Data for this task Start Marker
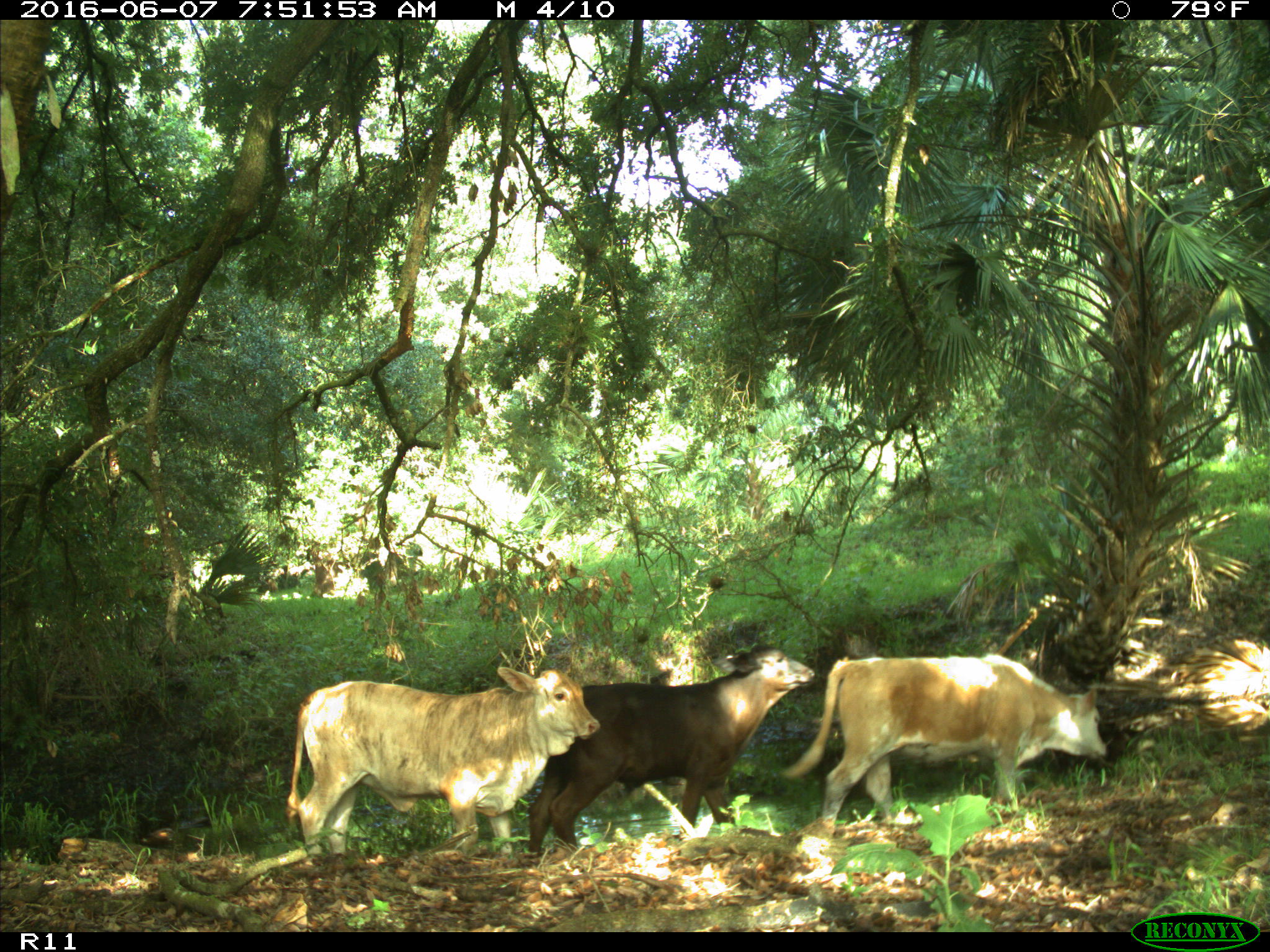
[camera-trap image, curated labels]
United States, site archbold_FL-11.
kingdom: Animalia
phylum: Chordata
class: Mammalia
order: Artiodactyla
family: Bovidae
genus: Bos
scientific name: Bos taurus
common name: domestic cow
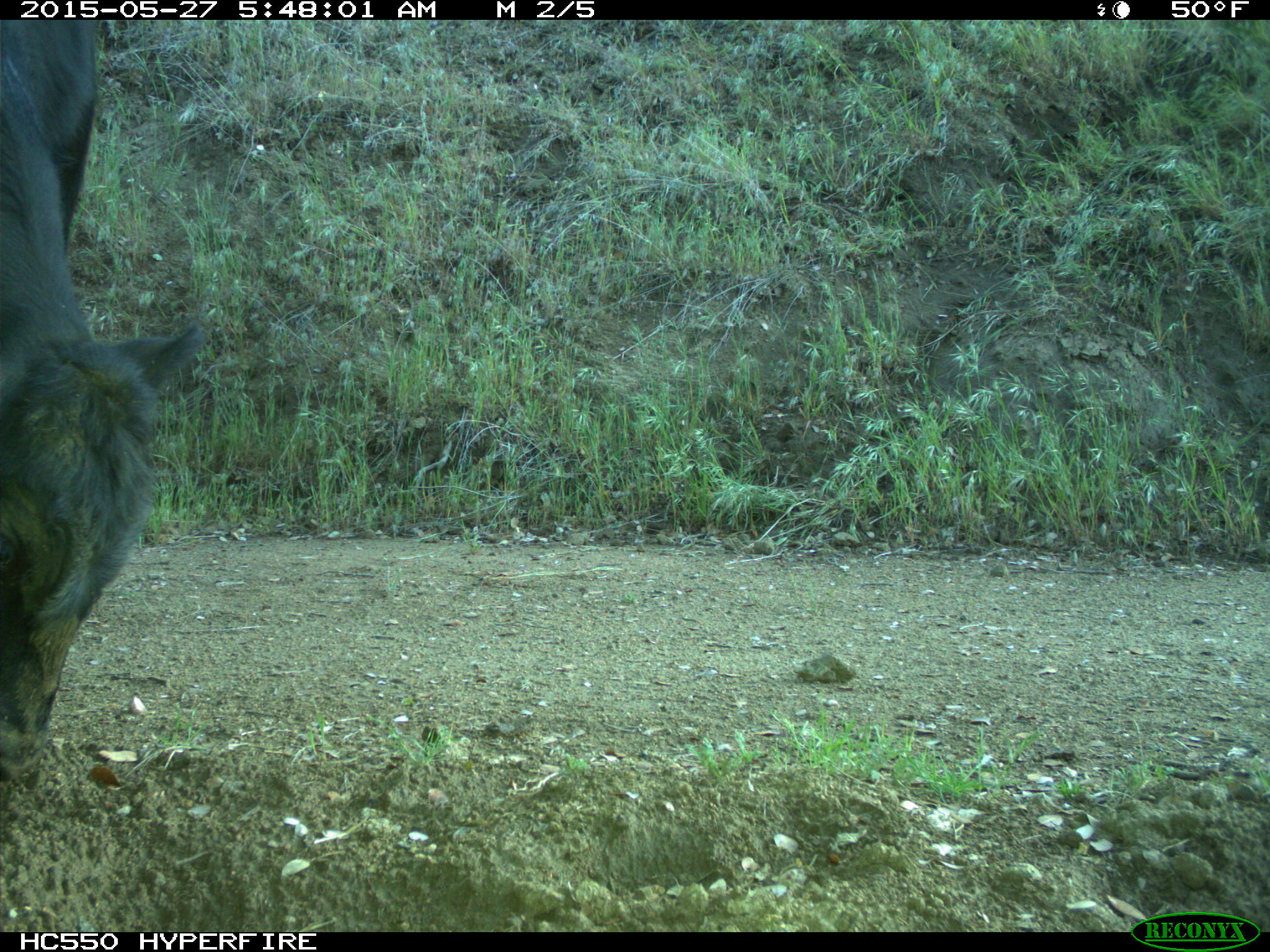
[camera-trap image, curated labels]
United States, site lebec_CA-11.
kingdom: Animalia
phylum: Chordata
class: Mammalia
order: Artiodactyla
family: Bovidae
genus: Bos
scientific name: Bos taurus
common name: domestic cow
Data for this task End Marker
Data for this task Start Marker
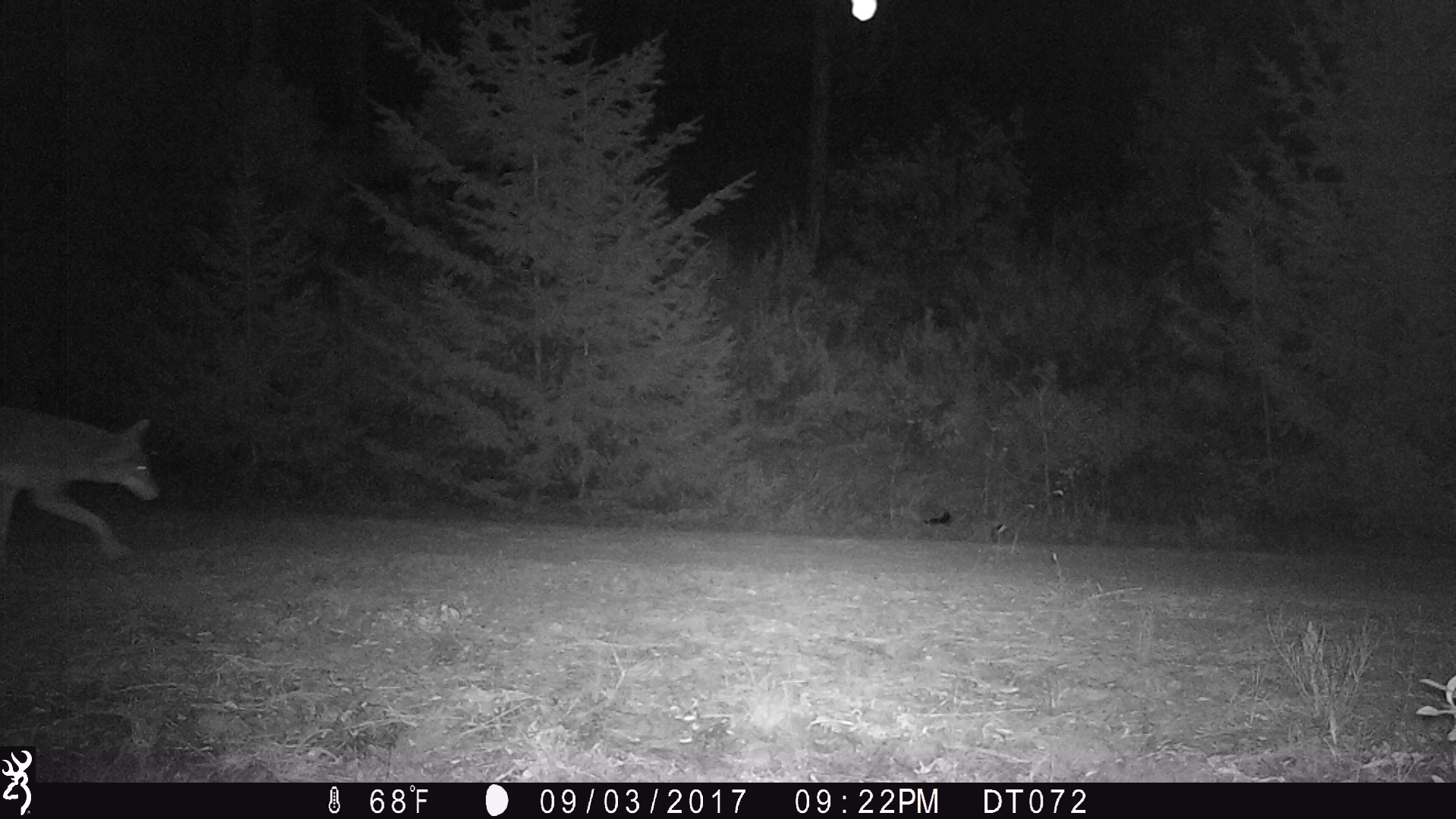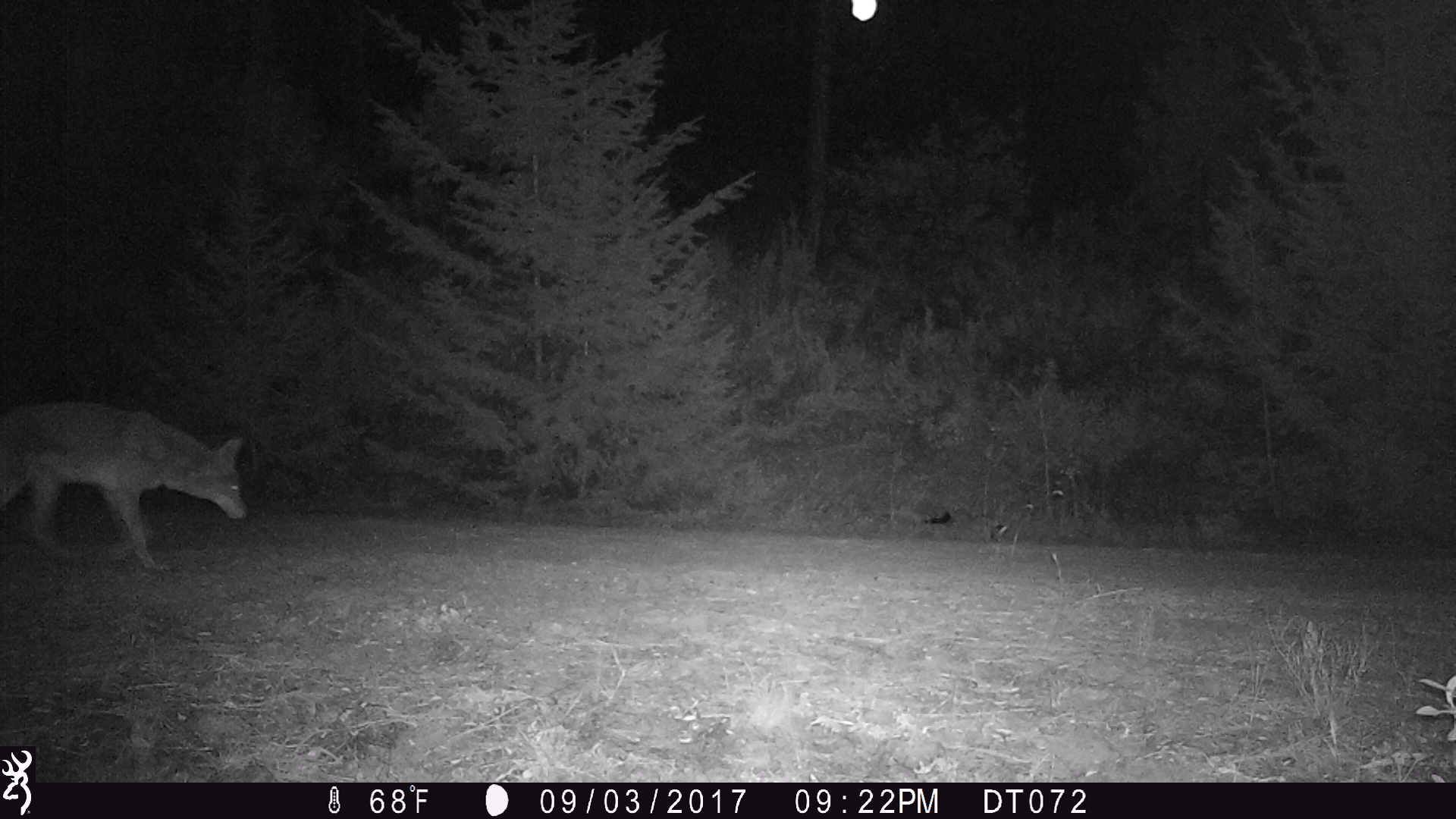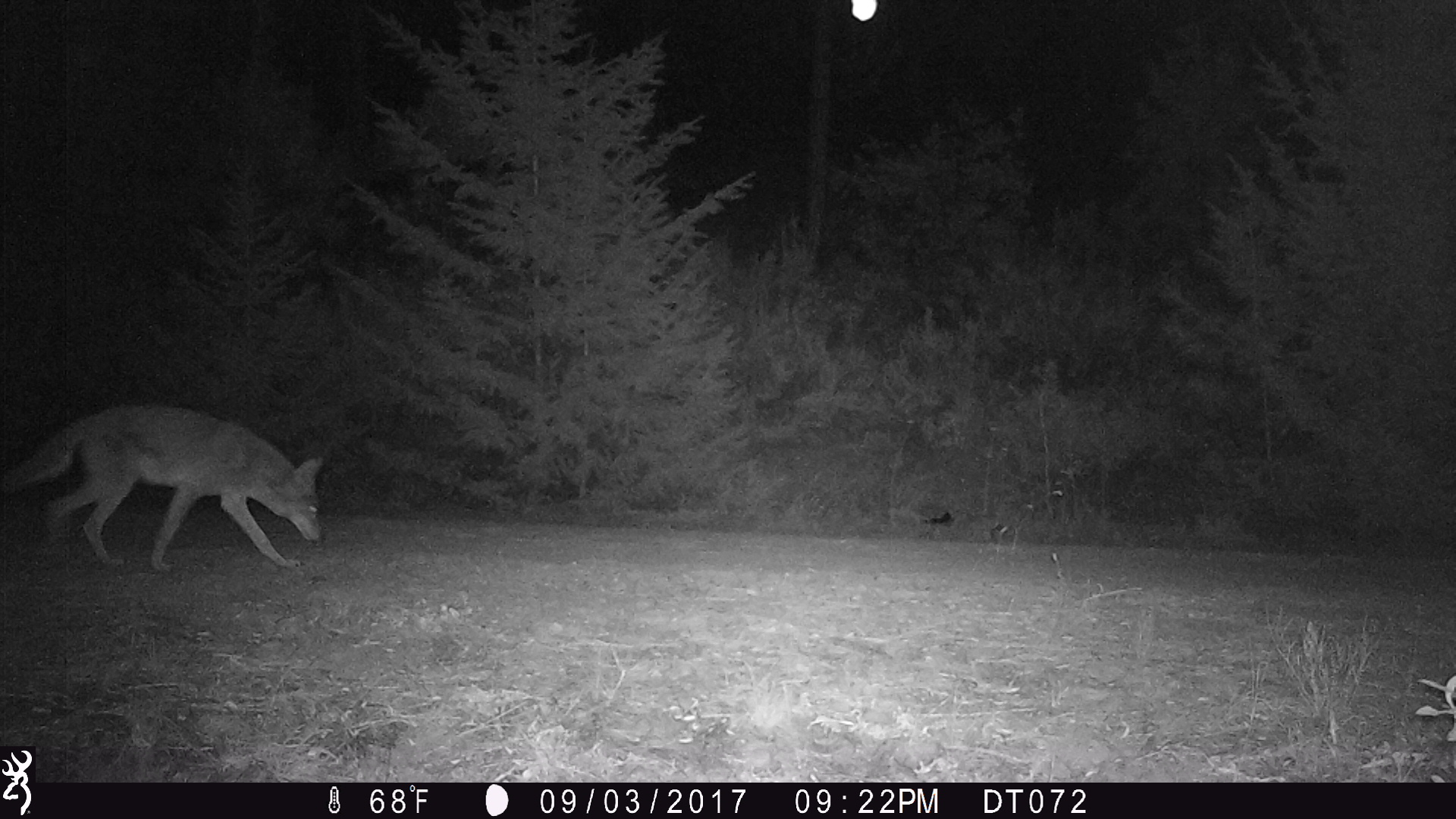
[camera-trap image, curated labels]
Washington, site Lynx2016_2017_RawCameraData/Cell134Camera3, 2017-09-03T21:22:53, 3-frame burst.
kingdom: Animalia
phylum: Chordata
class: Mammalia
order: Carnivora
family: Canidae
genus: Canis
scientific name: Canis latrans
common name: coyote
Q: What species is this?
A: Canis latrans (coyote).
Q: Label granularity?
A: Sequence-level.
Data for this task End Marker
Data for this task Start Marker
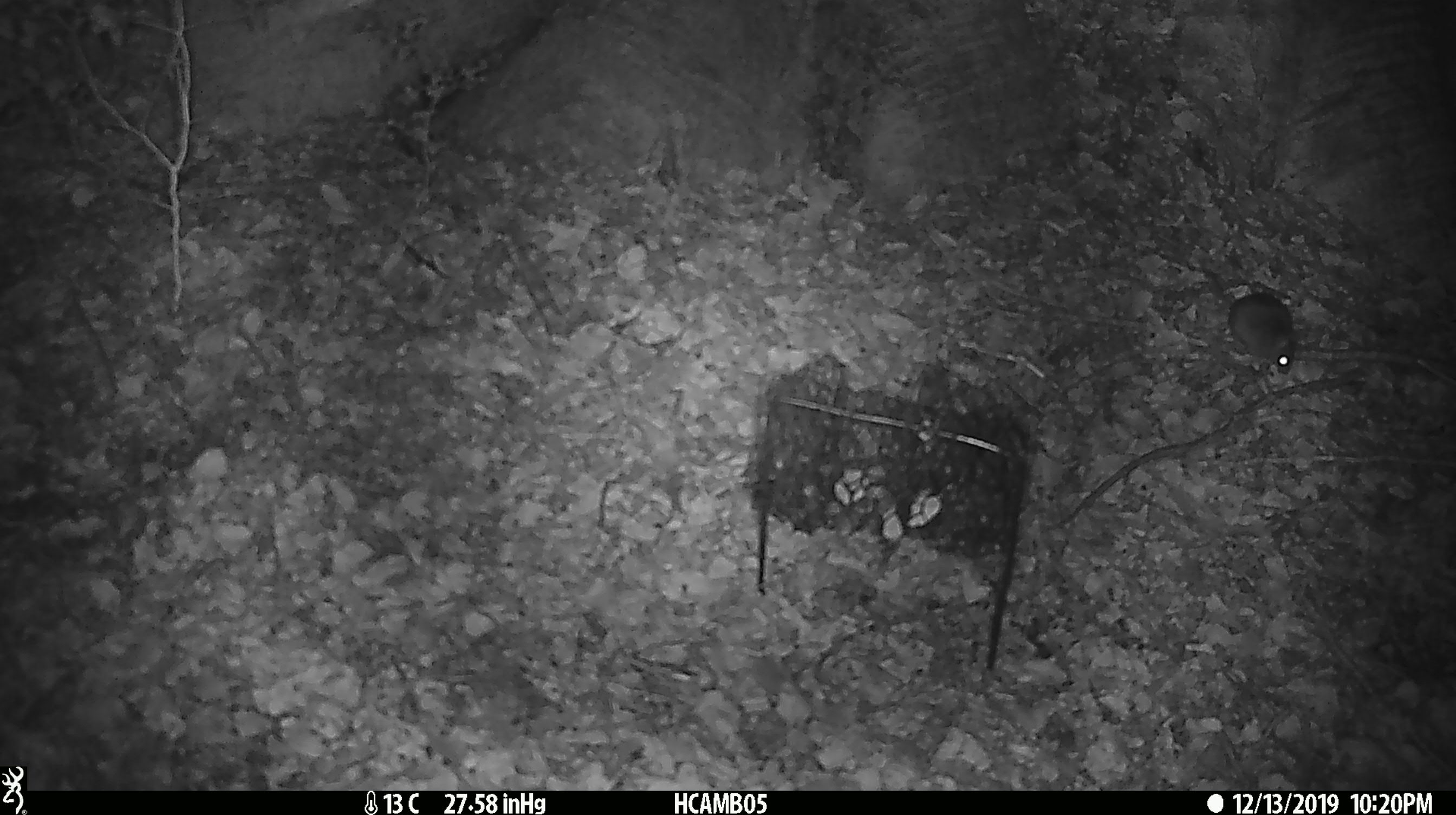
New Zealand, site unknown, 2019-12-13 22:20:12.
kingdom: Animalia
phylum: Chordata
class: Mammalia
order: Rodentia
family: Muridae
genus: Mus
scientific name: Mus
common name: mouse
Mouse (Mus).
Data for this task End Marker
● **Exercise objective**
Copy all lines of the records that have the string "States" in them.

● **Exercise answer**
United States, site archbold_FL-11.
United States, site lebec_CA-11.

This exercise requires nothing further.